Mackenzie Rae Zisser, B.A. 
3rd Year Doctoral Student
Email: mzisser@utexas.edu
Mackenzie received her bachelor’s degree in Psychology from the University of California- Berkeley in 2017. During her time at Berkeley, she worked with Dr. Sheri Johnson studying mental health in entrepreneurs and the interaction of gender, social dominance, and unipolar depression. After graduation, she worked as a project coordinator at the UC Berkeley CALM Laboratory managing an online treatment program for people with high levels of aggression and emotion-related impulsivity. She also worked as a research associate in the Berkeley Psychophysiology Lab gathering psychophysiological data in patients with dementia and their caregivers.
She is currently a first-year graduate student in the Mood Disorders Laboratory. She is interested in using technology to enhance the study and treatment of depression through internet- based interventions and ecological momentary assessment techniques.
Andrew Levihn-Coon, B.A.
2nd Year Doctoral Student
Email: alevihncoon@utexas.edu
Andrew graduated from Claremont McKenna College in 2015 with a B.A. in Psychology and Philosophy. After graduating, he was a research coordinator for Mark Powers, Ph.D., and Jasper Smits, Ph.D., at The University of Texas at Austin where he coordinated two randomized controlled trials examining the efficacy of virtual reality as treatment for arachnophobia and as a pain management intervention for hospital patients at Dell Seton Medical Center. At UT he also assisted in projects examining treatments for social anxiety, PTSD, panic attacks, and smoking cessation, with an emphasis on CBT and exercise augmentation. Andrew then worked as a clinical research coordinator for Anne Richards, M.D., M.P.H., at UCSF and the San Francisco VA Medical Center coordinating a randomized placebo-controlled clinical drug trial of doxazosin for PTSD nightmares, sleep disturbance, and overall PTSD symptoms.
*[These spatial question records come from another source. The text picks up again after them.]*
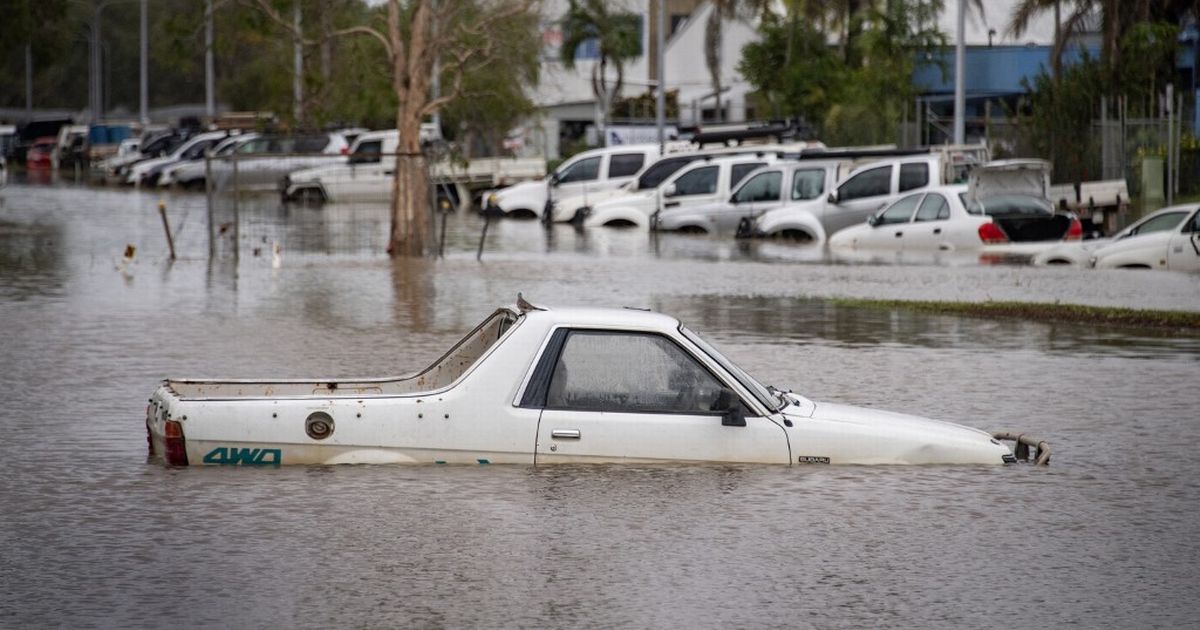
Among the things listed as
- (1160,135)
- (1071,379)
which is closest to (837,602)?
(1071,379)

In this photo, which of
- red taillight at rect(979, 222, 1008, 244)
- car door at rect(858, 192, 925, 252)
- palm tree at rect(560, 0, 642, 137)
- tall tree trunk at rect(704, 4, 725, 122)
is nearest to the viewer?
red taillight at rect(979, 222, 1008, 244)

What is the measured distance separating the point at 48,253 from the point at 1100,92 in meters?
23.8

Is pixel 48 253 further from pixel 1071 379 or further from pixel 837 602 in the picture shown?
pixel 837 602

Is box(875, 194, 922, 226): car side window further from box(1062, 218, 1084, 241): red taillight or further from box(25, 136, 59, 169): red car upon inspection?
box(25, 136, 59, 169): red car

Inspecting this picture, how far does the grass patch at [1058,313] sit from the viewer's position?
65.6ft

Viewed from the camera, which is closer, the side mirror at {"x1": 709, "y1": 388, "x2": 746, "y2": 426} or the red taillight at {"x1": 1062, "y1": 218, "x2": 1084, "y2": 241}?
the side mirror at {"x1": 709, "y1": 388, "x2": 746, "y2": 426}

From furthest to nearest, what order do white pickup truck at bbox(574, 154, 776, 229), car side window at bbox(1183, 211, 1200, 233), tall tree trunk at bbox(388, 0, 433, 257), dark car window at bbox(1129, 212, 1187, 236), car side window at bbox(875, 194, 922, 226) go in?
white pickup truck at bbox(574, 154, 776, 229), car side window at bbox(875, 194, 922, 226), tall tree trunk at bbox(388, 0, 433, 257), dark car window at bbox(1129, 212, 1187, 236), car side window at bbox(1183, 211, 1200, 233)

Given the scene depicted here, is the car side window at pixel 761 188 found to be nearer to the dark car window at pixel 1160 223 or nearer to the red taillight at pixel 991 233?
the red taillight at pixel 991 233

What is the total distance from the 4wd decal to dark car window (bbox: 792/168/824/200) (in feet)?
81.7

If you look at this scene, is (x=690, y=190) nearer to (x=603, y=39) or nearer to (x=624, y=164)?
(x=624, y=164)

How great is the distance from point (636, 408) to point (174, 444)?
2.51m

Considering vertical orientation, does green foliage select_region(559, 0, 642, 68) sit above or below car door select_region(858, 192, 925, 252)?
above

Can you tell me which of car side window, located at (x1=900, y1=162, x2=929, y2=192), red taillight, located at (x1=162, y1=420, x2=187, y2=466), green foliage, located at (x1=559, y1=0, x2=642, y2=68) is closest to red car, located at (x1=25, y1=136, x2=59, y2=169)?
green foliage, located at (x1=559, y1=0, x2=642, y2=68)

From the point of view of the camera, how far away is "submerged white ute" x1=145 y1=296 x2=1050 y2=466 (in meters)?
10.2
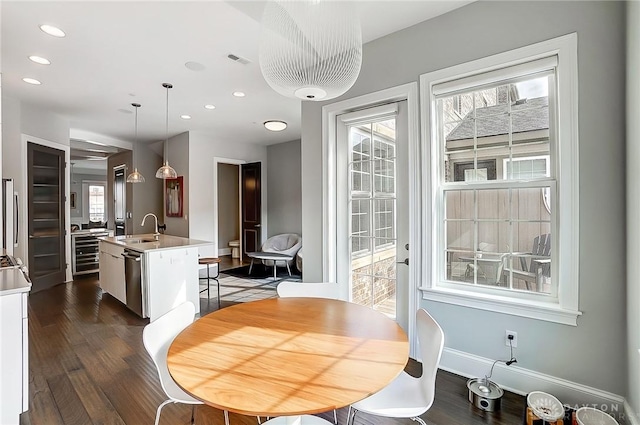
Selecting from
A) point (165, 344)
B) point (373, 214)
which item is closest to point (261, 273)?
point (373, 214)

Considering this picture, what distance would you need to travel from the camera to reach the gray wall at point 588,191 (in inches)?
70.7

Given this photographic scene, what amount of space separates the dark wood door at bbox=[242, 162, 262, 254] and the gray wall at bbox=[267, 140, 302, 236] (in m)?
0.42

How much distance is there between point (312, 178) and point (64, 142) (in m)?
4.87

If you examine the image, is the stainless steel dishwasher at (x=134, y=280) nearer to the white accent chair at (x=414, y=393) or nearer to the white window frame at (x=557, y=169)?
the white accent chair at (x=414, y=393)

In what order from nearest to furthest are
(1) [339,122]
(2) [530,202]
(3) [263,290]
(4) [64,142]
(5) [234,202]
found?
(2) [530,202], (1) [339,122], (3) [263,290], (4) [64,142], (5) [234,202]

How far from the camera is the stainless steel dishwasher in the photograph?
3.49 metres

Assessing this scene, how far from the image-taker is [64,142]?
5.30m

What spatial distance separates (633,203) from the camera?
164 centimetres

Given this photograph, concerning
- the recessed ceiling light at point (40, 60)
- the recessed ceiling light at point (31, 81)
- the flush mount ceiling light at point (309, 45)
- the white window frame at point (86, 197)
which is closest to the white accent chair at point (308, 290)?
the flush mount ceiling light at point (309, 45)

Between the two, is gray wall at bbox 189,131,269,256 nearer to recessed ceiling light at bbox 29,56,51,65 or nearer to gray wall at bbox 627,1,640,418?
recessed ceiling light at bbox 29,56,51,65

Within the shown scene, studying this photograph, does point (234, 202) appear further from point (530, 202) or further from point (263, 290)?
point (530, 202)

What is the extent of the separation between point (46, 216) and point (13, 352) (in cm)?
427

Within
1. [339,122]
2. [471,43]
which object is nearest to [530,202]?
[471,43]

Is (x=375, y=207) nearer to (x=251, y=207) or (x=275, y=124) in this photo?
(x=275, y=124)
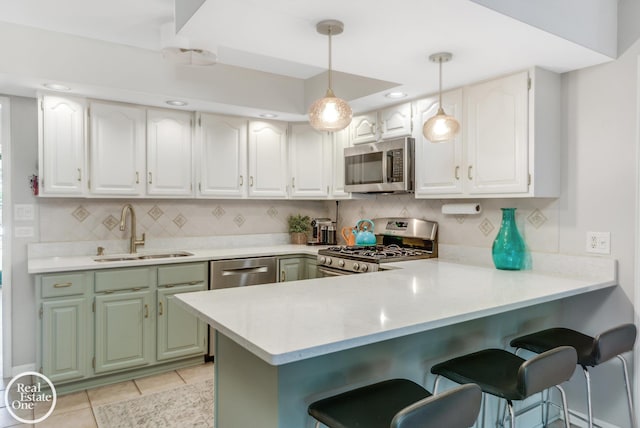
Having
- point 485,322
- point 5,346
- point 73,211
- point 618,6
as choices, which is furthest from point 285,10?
point 5,346

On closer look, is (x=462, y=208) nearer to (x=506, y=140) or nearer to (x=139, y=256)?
(x=506, y=140)

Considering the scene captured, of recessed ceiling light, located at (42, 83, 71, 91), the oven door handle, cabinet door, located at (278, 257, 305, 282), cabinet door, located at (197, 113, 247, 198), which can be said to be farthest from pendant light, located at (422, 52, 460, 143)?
recessed ceiling light, located at (42, 83, 71, 91)

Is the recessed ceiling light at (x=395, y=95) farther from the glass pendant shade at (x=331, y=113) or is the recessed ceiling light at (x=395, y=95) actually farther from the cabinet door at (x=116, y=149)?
the cabinet door at (x=116, y=149)

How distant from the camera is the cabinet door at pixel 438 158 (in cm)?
292

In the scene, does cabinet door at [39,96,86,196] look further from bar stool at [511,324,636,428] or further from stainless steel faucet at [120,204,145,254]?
bar stool at [511,324,636,428]

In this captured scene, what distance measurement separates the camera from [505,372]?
174cm

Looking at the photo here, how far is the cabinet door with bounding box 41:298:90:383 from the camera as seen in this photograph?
9.27 feet

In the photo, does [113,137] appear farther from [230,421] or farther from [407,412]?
[407,412]

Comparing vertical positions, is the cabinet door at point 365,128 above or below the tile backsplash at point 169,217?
above

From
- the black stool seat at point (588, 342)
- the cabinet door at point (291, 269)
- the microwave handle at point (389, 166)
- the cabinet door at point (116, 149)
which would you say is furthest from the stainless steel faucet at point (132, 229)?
the black stool seat at point (588, 342)

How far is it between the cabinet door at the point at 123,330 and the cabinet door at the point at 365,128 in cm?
214

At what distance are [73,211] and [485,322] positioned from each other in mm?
3149

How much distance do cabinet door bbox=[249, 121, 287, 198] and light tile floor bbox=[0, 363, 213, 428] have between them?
5.31 ft

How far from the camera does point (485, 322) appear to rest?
212 cm
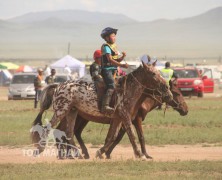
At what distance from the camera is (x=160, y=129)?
24859 millimetres

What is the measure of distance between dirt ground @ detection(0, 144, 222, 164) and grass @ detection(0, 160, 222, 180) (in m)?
1.31

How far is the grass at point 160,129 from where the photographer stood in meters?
21.8

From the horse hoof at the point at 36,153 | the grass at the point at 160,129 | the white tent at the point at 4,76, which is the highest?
the horse hoof at the point at 36,153

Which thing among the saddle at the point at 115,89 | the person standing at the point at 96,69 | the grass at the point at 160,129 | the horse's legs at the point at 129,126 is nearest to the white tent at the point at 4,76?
the grass at the point at 160,129

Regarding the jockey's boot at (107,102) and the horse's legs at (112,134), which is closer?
the jockey's boot at (107,102)

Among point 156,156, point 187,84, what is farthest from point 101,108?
point 187,84

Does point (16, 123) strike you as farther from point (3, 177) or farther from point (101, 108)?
point (3, 177)

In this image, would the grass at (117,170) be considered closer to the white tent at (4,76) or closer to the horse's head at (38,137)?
the horse's head at (38,137)

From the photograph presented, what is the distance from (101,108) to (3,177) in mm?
3873

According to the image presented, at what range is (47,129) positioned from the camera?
17484 mm

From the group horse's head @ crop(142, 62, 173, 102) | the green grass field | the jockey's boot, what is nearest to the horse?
horse's head @ crop(142, 62, 173, 102)

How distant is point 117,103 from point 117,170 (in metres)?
2.66

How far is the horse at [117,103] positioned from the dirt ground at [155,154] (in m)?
0.53

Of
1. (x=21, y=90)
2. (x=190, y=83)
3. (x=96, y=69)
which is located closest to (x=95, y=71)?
(x=96, y=69)
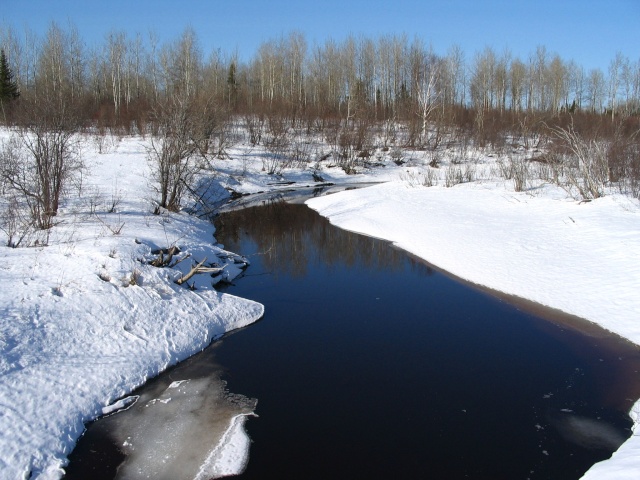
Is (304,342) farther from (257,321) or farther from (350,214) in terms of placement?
(350,214)

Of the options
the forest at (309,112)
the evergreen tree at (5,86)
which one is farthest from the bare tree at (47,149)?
the evergreen tree at (5,86)

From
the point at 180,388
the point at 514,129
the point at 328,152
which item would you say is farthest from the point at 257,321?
the point at 514,129

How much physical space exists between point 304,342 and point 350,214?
1248cm

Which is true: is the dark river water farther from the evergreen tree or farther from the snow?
the evergreen tree

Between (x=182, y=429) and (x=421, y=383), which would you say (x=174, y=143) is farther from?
(x=421, y=383)

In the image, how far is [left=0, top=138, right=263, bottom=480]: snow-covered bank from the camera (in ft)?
19.6

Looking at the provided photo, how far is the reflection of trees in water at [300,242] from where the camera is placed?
560 inches

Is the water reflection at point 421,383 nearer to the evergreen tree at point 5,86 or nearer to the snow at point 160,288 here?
the snow at point 160,288

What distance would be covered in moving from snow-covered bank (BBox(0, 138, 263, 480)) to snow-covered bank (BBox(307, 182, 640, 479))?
577cm

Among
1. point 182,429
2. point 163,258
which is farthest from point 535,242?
point 182,429

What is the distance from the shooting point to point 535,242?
1375 centimetres

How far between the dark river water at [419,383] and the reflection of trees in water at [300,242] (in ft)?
6.34

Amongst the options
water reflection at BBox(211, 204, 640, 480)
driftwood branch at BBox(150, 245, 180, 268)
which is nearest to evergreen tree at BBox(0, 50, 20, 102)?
driftwood branch at BBox(150, 245, 180, 268)

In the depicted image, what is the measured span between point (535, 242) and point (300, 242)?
276 inches
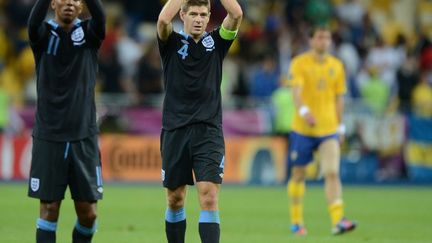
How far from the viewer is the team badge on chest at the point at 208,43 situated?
990 centimetres

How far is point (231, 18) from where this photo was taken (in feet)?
32.0

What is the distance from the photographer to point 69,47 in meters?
9.64

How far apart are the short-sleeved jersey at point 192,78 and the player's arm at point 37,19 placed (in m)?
1.16

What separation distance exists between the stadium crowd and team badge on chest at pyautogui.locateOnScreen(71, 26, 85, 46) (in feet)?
42.7

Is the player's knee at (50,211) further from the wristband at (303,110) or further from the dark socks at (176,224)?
the wristband at (303,110)

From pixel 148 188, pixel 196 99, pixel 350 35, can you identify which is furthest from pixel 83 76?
pixel 350 35

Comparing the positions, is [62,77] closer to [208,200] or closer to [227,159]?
[208,200]

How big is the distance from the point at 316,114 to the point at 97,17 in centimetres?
541

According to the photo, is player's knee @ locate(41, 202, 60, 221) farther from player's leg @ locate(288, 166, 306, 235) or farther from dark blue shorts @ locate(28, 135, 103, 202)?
player's leg @ locate(288, 166, 306, 235)

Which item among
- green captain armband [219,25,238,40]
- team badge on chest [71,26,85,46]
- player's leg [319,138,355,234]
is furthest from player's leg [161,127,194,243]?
player's leg [319,138,355,234]

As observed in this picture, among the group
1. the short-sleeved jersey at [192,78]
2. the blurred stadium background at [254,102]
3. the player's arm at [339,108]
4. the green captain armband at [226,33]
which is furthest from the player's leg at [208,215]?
the blurred stadium background at [254,102]

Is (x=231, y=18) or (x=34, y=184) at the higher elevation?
(x=231, y=18)

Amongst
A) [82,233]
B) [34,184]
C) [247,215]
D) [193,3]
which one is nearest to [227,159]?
[247,215]

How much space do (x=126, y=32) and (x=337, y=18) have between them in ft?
19.4
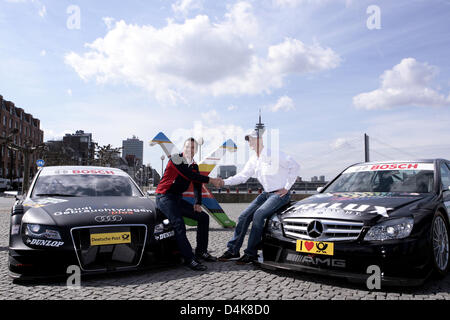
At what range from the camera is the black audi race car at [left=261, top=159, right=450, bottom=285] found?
145 inches

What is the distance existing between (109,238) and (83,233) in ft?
0.93

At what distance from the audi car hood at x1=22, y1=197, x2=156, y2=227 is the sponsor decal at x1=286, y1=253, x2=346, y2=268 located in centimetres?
178

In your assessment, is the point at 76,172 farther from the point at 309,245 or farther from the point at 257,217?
the point at 309,245

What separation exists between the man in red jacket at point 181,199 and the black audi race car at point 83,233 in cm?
14

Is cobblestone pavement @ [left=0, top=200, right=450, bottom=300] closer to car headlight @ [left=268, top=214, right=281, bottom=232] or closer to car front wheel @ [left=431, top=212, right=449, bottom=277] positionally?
car front wheel @ [left=431, top=212, right=449, bottom=277]

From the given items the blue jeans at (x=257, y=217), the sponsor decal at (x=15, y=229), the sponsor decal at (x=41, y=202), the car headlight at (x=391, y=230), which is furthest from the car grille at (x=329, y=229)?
the sponsor decal at (x=15, y=229)

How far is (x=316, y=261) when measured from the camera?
4055 mm

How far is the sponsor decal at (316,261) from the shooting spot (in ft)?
12.8

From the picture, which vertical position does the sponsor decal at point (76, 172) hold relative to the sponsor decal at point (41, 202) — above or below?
above

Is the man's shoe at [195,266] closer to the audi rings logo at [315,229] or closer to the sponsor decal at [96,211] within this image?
the sponsor decal at [96,211]

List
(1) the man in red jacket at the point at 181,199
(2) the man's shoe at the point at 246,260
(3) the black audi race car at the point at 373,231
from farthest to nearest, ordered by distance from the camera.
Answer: (2) the man's shoe at the point at 246,260 → (1) the man in red jacket at the point at 181,199 → (3) the black audi race car at the point at 373,231

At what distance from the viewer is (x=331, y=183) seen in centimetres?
567

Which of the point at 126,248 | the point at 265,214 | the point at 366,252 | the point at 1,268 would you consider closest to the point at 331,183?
the point at 265,214

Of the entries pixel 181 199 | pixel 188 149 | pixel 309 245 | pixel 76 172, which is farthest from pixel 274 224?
pixel 76 172
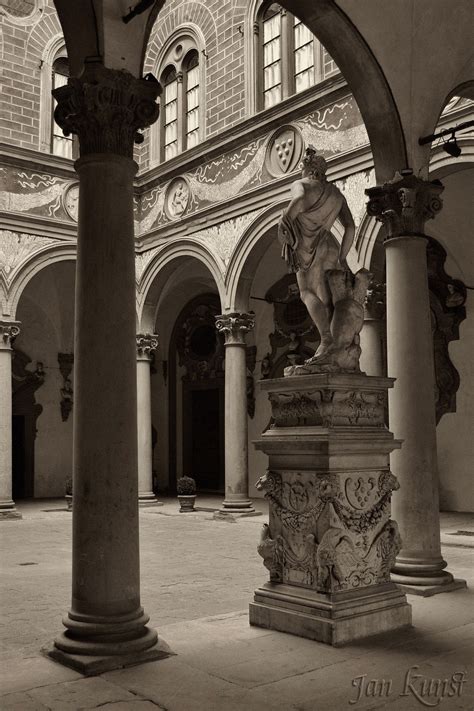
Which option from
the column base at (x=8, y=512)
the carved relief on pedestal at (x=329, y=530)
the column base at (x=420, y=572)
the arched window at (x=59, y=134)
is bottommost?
the column base at (x=8, y=512)

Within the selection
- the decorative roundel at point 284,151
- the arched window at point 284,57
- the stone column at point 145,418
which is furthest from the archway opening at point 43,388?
the arched window at point 284,57

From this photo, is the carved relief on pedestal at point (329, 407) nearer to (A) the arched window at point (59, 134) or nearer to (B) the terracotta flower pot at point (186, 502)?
(B) the terracotta flower pot at point (186, 502)

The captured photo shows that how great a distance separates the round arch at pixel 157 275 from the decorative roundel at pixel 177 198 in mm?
623

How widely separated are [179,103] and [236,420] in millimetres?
6682

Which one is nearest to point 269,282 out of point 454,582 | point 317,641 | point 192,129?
point 192,129

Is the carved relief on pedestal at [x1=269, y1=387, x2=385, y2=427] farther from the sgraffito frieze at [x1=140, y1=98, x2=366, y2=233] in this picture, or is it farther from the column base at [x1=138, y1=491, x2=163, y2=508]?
the column base at [x1=138, y1=491, x2=163, y2=508]

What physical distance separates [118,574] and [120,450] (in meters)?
0.69

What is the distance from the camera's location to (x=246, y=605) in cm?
647

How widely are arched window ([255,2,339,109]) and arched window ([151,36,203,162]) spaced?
5.44ft

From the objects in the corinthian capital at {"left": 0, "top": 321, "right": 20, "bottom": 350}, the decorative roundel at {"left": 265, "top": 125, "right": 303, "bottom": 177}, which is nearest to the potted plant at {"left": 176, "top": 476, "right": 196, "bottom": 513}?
the corinthian capital at {"left": 0, "top": 321, "right": 20, "bottom": 350}

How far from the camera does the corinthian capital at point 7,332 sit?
47.4ft

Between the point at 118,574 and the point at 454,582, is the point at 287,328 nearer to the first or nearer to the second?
the point at 454,582

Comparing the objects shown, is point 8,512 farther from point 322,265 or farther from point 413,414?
point 322,265

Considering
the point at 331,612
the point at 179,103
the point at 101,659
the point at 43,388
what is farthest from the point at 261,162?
the point at 101,659
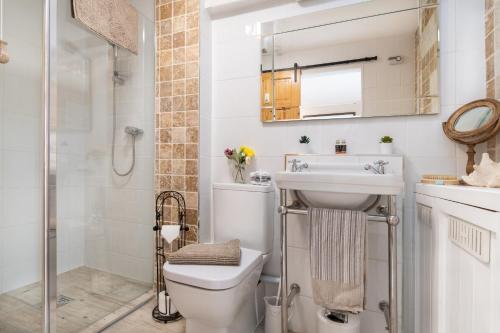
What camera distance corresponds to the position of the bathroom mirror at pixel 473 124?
1.18m

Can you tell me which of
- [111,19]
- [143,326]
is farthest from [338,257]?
[111,19]

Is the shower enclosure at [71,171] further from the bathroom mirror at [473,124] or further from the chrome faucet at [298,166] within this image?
the bathroom mirror at [473,124]

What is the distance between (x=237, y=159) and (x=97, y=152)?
872 mm

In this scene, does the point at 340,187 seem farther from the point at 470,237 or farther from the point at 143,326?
the point at 143,326

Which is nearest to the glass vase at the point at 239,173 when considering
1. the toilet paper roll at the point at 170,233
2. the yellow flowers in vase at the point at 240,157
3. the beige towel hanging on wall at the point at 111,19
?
the yellow flowers in vase at the point at 240,157

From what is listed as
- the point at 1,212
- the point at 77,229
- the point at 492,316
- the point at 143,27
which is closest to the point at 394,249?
the point at 492,316

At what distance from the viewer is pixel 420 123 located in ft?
4.60

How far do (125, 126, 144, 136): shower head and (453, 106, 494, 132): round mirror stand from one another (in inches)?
73.8

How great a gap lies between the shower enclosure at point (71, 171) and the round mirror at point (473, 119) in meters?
1.81

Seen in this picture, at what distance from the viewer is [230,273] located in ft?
3.83

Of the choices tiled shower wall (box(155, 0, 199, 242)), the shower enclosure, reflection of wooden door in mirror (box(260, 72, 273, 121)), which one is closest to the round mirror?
reflection of wooden door in mirror (box(260, 72, 273, 121))

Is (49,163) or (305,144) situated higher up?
(305,144)

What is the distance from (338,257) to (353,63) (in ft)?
3.50

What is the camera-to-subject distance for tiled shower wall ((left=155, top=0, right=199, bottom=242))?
1742mm
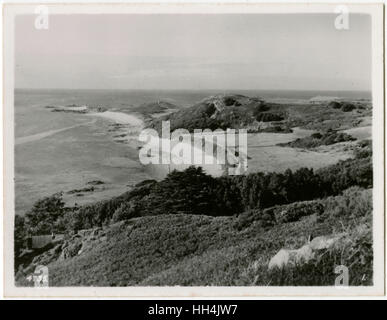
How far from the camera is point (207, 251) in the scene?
13336 mm

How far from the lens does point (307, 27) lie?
13.5 metres

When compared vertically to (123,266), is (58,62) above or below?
above

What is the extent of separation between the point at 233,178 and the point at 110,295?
4170 mm

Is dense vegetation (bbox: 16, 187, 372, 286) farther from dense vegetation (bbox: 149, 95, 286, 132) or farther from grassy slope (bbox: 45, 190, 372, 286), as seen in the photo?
dense vegetation (bbox: 149, 95, 286, 132)

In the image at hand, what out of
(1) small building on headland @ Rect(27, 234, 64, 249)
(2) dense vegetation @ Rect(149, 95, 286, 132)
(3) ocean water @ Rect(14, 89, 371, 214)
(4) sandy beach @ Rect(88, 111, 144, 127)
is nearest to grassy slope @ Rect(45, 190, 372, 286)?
(1) small building on headland @ Rect(27, 234, 64, 249)

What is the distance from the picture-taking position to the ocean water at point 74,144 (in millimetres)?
13500

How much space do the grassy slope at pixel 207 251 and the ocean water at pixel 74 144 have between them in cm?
137

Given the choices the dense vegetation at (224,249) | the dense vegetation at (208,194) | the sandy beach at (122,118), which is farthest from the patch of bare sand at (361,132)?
the sandy beach at (122,118)

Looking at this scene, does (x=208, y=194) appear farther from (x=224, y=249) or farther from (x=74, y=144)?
(x=74, y=144)

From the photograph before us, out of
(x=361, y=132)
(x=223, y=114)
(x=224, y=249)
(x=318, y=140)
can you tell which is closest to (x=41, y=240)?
(x=224, y=249)

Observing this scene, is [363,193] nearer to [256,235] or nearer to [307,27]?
[256,235]

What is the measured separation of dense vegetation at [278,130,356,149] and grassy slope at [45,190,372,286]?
1.43 meters

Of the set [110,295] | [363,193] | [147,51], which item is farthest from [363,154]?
[110,295]

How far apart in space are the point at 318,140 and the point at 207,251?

Andrew is now a first year doctoral student in the Mood Disorders Laboratory. He is deeply interested in improving treatments for depression with a focus on behavioral change interventions that target exercise, sleep, diet, and social engagement. He is also interested in using mobile sensing data to personalize treatments for depression and to study a treatment’s effectiveness. Andrew remains passionate about reducing the stigma of mental illness so more patients in need seek effective evidence-based treatments.
Rachel Weisenburger, B.A.
1st Year Doctoral Student
Email: rachelweisenburger@utexas.edu
Rachel graduated from the University of Washington, Seattle, with a dual degree in Psychology and the Comparative History of Ideas in 2017. While at UW, she worked as a research assistant in Dr. Katie McLaughlin’s Stress and Development Lab and in the Department of Psychiatry’s Division of Public Behavioral Health and Justice Policy. After graduating, Rachel spent a year serving as an AmeriCorps Volunteer in Nashville, TN, where she worked as a college access counselor. Rachel then joined the Stanford SNAP Lab as a research coordinator, where she managed a longitudinal study examining the effects of early life stress on neurobiological, behavioral, and cognitive development across adolescence.
Rachel is currently a first-year doctoral student in the Mood Disorders Laboratory. She is interested in the role cognitive biases play in the development and maintenance of depression, and how these biases impact the way people think about themselves and their interpersonal relationships. Rachel is also interested in psychopathology classification and utilizing dimensional and symptom-level approaches to studying depression in her research.